INSTRUCTION A
According to the convent article, in what year was the convent built?
INSTRUCTION B
Name every street that appears in the convent article.

** begin PASSAGE PROVIDED **

The former convent, vacant for decades, is under contract for sale by the Hartford Archdiocese and the Carabetta Companies. The agreement allows the sale to proceed providing Carabetta demolishes the former St. Joseph School at 159 W. Main St. to make way for more parking for St. Joseph Church and the new apartments. That part of the plan was approved by the Zoning Board of Appeals in August. 

The apartment plan was tabled last month to allow attorney Dennis Ceneviva to check with the city’s legal department to see if a variance for a landscape buffer was required to proceed. Ceneviva said the matter was clarified and a variance was not required because the convent was built in 1932 and the city’s zoning laws didn’t go into effect until the 1950s.  

“There was a question on the part of the commission on whether they needed a variance on a landscape buffer because it talked about a nonconforming use,” Ceneviva said. “But the rule came into effect in the 1950s and no variance is needed. It will go before Planning (Commission) again.”  

Our Lady Queen of Angels Parish Corp. filed the variance request on behalf of Joe Carabetta, who attended the August meeting with Ceneviva. The plan to build 16 studio apartments in the former convent and the elimination of the school will increase parking for the church and residents.

"The lot at 19 Goodwill Ave. will be split and a new parking lot will be created for the church on 159 West Main St.," Ceneviva said. "This will result in a reduction of parking spaces from 35 to 22 on those two parcels; a total of 84 nonconforming spaces were previously used, including off-street parking."

Ceneviva continued that the consolidation of three city parishes has led to a significant decline in church events. He added letters from two surrounding businesses that said parishioners and church visitors can continue to use their parking lots when needed. There is also on-street parking on Lewis Avenue, West Main Street and Linsley Avenue.

The proposal has the support of the parish and its board, according to testimony from parish board member Mark Dupuis, who is also a former ZBA member.

Crown Street apartments

Ceneviva said plans for a 21-unit garden-style apartment project on Crown Street will likely return before the Planning Commission in November. The 1,200- to 1,300-square-foot apartments or condominium plan was denied in September because of elevation concerns.

The developer’s engineers are working to satisfy commission concerns over potential 100-year flooding.

** end PASSAGE PROVIDED **
** begin RECORDED DATA **

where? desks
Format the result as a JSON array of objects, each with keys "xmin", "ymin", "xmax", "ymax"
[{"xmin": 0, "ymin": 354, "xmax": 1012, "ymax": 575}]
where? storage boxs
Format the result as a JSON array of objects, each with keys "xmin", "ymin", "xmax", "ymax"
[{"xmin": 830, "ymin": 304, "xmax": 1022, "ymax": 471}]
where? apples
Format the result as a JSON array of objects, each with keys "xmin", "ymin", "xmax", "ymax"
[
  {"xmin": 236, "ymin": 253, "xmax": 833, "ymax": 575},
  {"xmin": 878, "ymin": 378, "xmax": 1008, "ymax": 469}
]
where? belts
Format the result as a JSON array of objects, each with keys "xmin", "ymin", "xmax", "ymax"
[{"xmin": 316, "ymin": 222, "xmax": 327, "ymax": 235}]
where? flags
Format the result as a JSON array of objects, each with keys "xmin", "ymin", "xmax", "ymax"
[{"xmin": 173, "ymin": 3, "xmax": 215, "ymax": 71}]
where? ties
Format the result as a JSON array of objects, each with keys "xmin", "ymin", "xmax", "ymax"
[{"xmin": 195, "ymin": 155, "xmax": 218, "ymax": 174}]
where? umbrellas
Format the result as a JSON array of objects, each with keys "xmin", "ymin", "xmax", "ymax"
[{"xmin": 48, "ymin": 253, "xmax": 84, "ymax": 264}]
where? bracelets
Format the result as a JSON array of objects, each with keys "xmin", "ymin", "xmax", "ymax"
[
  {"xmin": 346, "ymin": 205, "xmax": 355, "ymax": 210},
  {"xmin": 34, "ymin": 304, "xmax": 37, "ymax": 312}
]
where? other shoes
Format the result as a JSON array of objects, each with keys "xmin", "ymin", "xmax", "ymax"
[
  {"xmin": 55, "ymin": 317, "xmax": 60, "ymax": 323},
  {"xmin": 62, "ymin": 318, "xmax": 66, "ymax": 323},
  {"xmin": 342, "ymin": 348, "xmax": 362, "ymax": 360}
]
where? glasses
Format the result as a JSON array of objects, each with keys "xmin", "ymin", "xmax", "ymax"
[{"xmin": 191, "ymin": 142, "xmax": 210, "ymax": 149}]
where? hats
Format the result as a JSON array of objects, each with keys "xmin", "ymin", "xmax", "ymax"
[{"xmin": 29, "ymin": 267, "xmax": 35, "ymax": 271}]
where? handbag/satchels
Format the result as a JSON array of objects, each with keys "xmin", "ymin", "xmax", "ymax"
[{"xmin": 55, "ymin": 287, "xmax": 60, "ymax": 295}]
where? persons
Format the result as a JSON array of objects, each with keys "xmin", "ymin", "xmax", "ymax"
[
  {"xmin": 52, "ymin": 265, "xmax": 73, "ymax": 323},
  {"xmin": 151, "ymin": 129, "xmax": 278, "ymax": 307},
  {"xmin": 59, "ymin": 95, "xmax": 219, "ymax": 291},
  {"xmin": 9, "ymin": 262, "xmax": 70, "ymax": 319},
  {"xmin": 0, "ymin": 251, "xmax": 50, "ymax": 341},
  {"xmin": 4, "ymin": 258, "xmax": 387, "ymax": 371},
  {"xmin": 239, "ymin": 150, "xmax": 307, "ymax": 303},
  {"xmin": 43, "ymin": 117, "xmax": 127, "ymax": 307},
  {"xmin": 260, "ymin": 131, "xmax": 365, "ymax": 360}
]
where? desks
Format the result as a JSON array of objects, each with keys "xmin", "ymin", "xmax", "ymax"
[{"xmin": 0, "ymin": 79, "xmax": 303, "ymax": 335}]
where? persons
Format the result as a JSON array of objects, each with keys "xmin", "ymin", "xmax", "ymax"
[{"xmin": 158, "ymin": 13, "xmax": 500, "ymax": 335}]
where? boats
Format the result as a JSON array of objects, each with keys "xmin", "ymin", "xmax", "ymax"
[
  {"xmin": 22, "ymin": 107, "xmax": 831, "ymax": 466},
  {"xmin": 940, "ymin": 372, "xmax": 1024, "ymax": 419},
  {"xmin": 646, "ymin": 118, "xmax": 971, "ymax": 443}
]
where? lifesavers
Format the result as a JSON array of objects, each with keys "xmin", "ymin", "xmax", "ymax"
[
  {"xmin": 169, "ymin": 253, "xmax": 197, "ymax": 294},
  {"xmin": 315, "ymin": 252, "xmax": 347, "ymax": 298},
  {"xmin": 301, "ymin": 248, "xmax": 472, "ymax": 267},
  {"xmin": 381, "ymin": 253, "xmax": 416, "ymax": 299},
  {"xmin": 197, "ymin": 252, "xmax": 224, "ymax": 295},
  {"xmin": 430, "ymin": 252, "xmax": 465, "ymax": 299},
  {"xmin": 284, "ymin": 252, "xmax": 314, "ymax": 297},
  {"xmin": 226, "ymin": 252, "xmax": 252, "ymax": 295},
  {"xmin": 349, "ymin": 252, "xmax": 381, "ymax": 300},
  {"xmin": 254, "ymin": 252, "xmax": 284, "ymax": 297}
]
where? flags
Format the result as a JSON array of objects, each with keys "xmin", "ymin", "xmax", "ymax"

** end RECORDED DATA **

FINISHED ANSWER A
1932

FINISHED ANSWER B
West Main Street, Goodwill Avenue, Lewis Avenue, Linsley Avenue, Crown Street